━━━━━ Excerpt provided
How Godzilla vs. King Kong Predicted Today’s Hollywood Back in the 60s

Culture
The two monsters share a tangled history of eccentric genius and intellectual property that culminates in this week’s Godzilla vs. Kong blockbuster.
Godzilla and King Kong face off in a boxer style poster.
Illustration by Simon Abranowicz

“They have an ancient rivalry,” Rebecca Hall’s Dr. Ilene Andrews says gravely in the trailer to Godzilla vs. Kong. Undoubtedly, the movie will flesh out just how ancient and fierce this rivalry is, but its film version is far from new — if not exactly ancient. Godzilla and Kong first clashed onscreen nearly 60 years ago in King Kong vs. Godzilla, a 1962 film that might have taken a different form if it weren’t for a shady deal that cut the man primarily responsible for creating King Kong as we know him out of the picture. But it goes back further still, to the pre-Godzilla era, when King Kong invaded Japan in the 1930s.
━━━━━━━━━━
Work to complete:
1. Answer these questions about the article on Godzilla and King Kong:
(a) Who is credited with the illustration?
(b) In what year did King Kong vs. Godzilla come out?
(c) In which decade did King Kong invade Japan?
2. From the article on Godzilla and King Kong, reproduce word for word the stretch from "Godzilla and King" through "in the 1930s.".
━━━━━ Exercise data
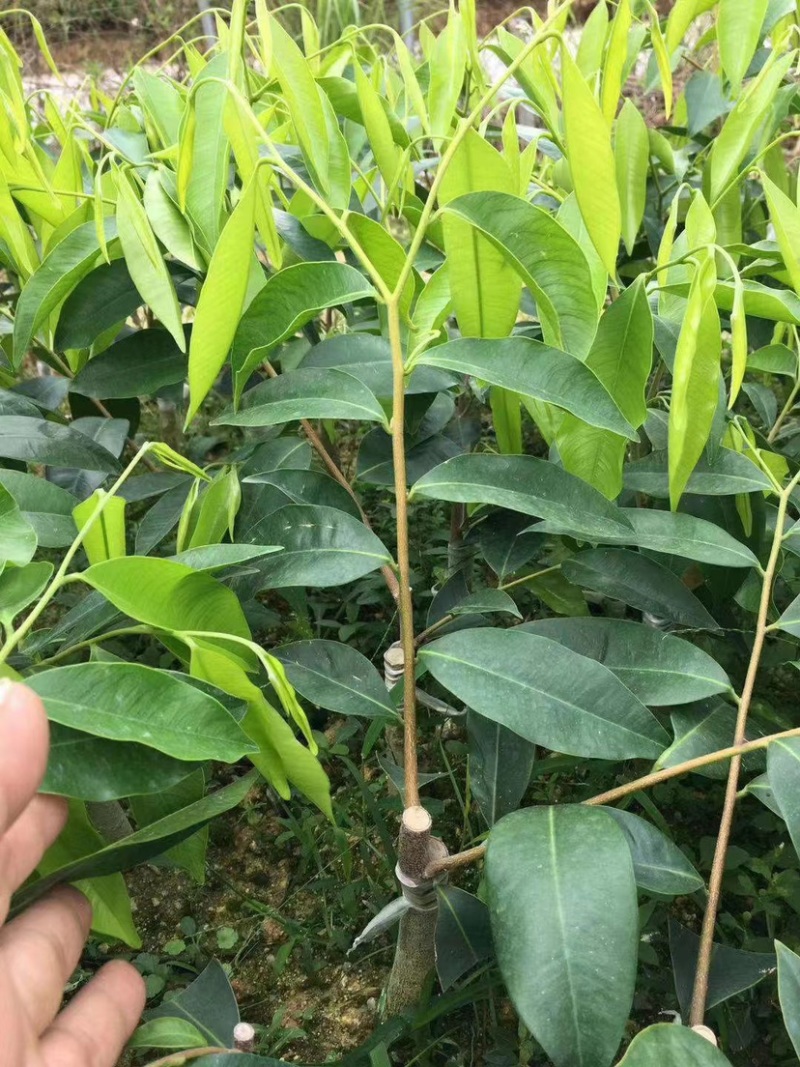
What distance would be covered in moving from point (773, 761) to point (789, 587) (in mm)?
533

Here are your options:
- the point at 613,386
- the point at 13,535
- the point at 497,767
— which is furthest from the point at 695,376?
the point at 13,535

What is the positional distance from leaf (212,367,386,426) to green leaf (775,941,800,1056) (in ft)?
1.19

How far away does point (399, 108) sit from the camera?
2.82 ft

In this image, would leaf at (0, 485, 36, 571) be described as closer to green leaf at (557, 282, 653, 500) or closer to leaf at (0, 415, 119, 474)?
leaf at (0, 415, 119, 474)

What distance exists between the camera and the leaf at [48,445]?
0.61 meters

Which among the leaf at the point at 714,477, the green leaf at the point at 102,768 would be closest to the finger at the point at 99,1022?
the green leaf at the point at 102,768

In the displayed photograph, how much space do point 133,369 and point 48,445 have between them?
10 centimetres

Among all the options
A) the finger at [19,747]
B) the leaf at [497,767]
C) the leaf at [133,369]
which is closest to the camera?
the finger at [19,747]

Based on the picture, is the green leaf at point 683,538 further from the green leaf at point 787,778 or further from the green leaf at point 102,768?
the green leaf at point 102,768

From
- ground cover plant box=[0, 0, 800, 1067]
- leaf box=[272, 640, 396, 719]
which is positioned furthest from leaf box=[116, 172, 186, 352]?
leaf box=[272, 640, 396, 719]

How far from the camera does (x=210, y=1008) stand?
53 centimetres

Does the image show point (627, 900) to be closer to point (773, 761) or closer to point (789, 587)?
point (773, 761)

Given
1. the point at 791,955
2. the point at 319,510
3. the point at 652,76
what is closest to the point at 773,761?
the point at 791,955

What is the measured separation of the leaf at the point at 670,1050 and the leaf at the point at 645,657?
0.18 meters
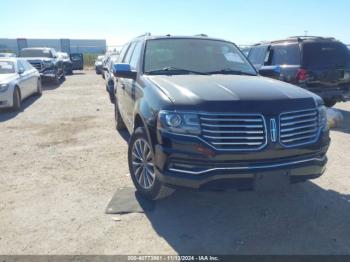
━━━━━━━━━━
Per-task answers:
1.
(a) Simon Abranowicz
(b) 1962
(c) The 1930s

2.
Godzilla and King Kong face off in a boxer style poster.
Illustration by Simon Abranowicz

“They have an ancient rivalry,” Rebecca Hall’s Dr. Ilene Andrews says gravely in the trailer to Godzilla vs. Kong. Undoubtedly, the movie will flesh out just how ancient and fierce this rivalry is, but its film version is far from new — if not exactly ancient. Godzilla and Kong first clashed onscreen nearly 60 years ago in King Kong vs. Godzilla, a 1962 film that might have taken a different form if it weren’t for a shady deal that cut the man primarily responsible for creating King Kong as we know him out of the picture. But it goes back further still, to the pre-Godzilla era, when King Kong invaded Japan in the 1930s.